The print is rare in presenting two Westerners having sex; other prints from the era that depict foreigners normally have a foreign male with a Japanese female. The print appeared when the Dutch East India Company was still making trips to Japan; they normally arrived in spring, which brought the Dutch arrivals associations with the erotic connotations of spring, as in the term shunga (春画, "spring picture[s]"). For diplomatic reasons, few such pictures appeared before 1790, after which the Company's visits ended. They stayed at the Nagasakiya inn in the Hongoku-chō neighbourhood in the Nihonbashi district of Edo, and many stopped by to take a look at the foreigners. Utamaro may have seen Dutch people on one of these visits, and thus may have based the man's portrait on observation; women on the other hand were rare visitors to Japan, and the woman's garb is anachronistic.

The man's face is shaded using bokashi.
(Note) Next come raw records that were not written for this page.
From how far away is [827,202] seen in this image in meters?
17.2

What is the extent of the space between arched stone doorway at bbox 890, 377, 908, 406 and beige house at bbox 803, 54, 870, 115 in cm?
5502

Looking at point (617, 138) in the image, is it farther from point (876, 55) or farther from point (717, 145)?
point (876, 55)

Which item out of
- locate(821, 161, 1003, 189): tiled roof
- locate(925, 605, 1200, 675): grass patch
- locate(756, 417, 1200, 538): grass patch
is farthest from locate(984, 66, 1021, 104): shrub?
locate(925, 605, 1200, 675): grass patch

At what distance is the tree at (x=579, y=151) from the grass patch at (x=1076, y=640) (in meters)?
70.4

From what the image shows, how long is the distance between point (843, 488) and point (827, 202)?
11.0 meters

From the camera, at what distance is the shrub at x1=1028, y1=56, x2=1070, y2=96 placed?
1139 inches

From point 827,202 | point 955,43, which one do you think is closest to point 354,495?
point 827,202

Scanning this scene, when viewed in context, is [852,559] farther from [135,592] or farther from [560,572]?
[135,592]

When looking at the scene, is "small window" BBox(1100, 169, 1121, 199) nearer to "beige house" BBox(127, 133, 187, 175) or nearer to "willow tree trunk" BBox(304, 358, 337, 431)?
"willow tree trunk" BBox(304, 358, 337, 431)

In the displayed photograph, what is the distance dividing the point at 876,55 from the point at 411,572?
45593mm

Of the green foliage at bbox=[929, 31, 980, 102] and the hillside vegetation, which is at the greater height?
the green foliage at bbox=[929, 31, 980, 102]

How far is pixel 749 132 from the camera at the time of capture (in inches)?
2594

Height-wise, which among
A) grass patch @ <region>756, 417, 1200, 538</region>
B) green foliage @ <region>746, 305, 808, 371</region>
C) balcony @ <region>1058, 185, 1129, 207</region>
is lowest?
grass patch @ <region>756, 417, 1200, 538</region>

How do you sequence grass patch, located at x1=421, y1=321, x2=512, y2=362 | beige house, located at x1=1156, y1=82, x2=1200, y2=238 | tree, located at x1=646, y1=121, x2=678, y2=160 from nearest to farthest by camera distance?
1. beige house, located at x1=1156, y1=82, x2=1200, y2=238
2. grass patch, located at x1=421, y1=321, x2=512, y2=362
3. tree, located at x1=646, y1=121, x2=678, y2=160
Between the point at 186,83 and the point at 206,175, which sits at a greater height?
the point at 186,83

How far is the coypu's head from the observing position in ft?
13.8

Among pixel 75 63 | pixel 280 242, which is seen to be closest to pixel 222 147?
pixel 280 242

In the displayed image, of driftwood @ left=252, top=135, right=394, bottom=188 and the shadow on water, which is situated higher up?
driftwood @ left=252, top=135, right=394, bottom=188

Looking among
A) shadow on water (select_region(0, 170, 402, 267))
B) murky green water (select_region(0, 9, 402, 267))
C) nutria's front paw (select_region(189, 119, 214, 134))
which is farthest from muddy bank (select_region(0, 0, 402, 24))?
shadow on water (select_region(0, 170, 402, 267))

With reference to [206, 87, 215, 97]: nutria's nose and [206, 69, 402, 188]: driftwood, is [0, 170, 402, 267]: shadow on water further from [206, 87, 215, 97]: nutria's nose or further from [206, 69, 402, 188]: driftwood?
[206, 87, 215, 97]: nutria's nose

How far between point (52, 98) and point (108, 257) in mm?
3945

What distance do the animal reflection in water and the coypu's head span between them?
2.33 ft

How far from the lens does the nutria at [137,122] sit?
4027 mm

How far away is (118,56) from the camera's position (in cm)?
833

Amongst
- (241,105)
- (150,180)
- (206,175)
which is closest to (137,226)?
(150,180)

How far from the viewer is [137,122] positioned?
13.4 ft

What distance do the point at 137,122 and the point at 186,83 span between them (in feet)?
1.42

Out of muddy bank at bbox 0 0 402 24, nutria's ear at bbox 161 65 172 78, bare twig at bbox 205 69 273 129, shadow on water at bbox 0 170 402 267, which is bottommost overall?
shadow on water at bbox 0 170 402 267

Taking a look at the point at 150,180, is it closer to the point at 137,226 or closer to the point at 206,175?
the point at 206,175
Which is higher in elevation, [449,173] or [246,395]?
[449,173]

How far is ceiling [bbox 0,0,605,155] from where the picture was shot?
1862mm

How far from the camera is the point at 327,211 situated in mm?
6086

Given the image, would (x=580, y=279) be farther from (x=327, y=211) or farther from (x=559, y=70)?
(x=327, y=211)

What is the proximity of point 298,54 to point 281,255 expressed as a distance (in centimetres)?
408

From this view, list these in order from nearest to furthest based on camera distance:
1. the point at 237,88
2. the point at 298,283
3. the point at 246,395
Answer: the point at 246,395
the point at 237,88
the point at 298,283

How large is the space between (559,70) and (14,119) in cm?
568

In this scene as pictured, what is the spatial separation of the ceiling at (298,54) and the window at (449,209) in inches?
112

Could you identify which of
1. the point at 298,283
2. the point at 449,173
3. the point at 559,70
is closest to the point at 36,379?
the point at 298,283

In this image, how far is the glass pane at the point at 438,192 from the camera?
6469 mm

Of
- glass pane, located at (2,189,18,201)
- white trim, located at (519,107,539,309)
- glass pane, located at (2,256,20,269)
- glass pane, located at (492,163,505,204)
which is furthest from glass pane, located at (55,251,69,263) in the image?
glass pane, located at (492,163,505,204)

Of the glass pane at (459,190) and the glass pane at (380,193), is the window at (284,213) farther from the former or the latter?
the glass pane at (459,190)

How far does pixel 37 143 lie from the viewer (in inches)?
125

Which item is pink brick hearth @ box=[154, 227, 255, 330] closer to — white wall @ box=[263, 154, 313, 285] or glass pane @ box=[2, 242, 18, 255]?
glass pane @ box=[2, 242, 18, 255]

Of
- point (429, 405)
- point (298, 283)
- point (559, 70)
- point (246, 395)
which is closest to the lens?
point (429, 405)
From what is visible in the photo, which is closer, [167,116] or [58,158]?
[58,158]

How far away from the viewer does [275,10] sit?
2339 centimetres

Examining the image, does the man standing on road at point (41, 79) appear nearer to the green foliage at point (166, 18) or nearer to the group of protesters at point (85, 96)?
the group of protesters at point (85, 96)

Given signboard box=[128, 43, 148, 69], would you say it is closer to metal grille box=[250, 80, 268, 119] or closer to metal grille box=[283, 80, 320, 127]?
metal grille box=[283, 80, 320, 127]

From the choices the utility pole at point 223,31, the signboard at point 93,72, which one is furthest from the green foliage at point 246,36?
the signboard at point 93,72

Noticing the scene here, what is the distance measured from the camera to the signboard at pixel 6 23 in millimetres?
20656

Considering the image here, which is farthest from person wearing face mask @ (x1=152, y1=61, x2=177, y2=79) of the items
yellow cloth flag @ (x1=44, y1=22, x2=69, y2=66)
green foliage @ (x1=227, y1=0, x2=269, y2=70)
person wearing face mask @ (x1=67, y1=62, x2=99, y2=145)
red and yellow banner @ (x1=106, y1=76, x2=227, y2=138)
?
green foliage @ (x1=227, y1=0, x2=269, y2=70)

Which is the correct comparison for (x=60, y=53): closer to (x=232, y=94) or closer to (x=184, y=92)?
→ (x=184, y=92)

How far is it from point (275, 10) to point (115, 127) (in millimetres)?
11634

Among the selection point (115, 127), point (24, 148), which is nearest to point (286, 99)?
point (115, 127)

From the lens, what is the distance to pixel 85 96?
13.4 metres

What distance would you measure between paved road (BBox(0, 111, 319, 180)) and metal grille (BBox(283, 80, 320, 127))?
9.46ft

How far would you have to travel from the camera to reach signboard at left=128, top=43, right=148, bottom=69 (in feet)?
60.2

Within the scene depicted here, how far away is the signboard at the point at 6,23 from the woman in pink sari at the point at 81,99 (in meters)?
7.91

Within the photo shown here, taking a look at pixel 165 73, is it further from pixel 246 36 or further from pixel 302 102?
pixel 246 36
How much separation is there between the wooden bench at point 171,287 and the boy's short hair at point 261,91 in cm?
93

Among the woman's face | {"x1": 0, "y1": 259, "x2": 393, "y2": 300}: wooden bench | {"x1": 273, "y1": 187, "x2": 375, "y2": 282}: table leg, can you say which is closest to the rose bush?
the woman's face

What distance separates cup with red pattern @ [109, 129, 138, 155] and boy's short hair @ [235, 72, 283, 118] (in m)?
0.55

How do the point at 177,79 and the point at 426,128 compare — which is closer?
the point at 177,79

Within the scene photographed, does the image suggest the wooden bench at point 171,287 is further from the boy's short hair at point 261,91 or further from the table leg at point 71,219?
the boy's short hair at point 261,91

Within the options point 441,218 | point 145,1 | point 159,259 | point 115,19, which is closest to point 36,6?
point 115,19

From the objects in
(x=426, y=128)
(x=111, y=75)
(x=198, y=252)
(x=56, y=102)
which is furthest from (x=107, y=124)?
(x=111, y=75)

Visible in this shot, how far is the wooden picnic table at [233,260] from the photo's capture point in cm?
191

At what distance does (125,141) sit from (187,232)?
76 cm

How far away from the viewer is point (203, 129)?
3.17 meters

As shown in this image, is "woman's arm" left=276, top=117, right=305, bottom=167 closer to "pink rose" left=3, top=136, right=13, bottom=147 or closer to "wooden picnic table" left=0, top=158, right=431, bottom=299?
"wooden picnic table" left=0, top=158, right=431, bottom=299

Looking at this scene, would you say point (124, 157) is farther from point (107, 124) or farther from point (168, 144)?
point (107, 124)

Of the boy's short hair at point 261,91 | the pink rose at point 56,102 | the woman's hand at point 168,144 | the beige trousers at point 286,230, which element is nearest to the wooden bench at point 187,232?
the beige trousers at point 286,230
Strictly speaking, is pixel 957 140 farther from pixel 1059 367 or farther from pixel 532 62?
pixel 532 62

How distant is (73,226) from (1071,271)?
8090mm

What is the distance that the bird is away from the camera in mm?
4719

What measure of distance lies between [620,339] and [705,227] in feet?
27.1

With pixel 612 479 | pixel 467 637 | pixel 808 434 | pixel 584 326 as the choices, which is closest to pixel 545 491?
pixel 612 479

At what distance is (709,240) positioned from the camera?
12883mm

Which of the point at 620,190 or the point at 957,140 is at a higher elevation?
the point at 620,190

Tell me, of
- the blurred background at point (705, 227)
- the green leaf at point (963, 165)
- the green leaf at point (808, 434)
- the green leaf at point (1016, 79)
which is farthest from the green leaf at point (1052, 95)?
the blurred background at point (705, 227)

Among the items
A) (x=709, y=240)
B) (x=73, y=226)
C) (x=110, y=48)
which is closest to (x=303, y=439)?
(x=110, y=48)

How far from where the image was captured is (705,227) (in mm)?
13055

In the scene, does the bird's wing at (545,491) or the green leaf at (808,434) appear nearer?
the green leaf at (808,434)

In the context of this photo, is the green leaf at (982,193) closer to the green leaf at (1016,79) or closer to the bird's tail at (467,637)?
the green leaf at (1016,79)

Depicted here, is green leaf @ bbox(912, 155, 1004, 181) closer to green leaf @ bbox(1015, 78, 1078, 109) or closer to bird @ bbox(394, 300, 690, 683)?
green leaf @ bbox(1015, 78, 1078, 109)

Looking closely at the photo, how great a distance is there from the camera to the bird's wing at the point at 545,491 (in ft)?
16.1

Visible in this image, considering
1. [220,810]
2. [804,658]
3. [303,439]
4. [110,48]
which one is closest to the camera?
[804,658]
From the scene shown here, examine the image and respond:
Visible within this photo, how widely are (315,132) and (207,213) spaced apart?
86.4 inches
The print receives such attention to detail that even the head of the penis is dusted with mica to give it a glittering effect. The artist Kitao Masanobu remarked on the enormity of the penises Utamaro drew; the French art critic Edmond de Goncourt, on the other hand, praised Utamaro's "power in the line, which makes the drawing of a penis the equal of the Louvre's Hand by Michelangelo".

==Legacy==

Utamakura has gained a reputation as the first of Utamaro's three most representative erotic books, with Negai no Itoguchi (Note: ねがひの糸ぐち Negai no Itoguchi, "Unravelling the Threads of Desire") (1799) and Ehon Komachi-biki (Note: 本小町引 Ehon Komachi-biki "Picture Book: Pulling Komachi") (1802), and established Utamaro's status as a master of the genre.

De Goncourt called Utamakura "Utamaro's most beautiful erotic book".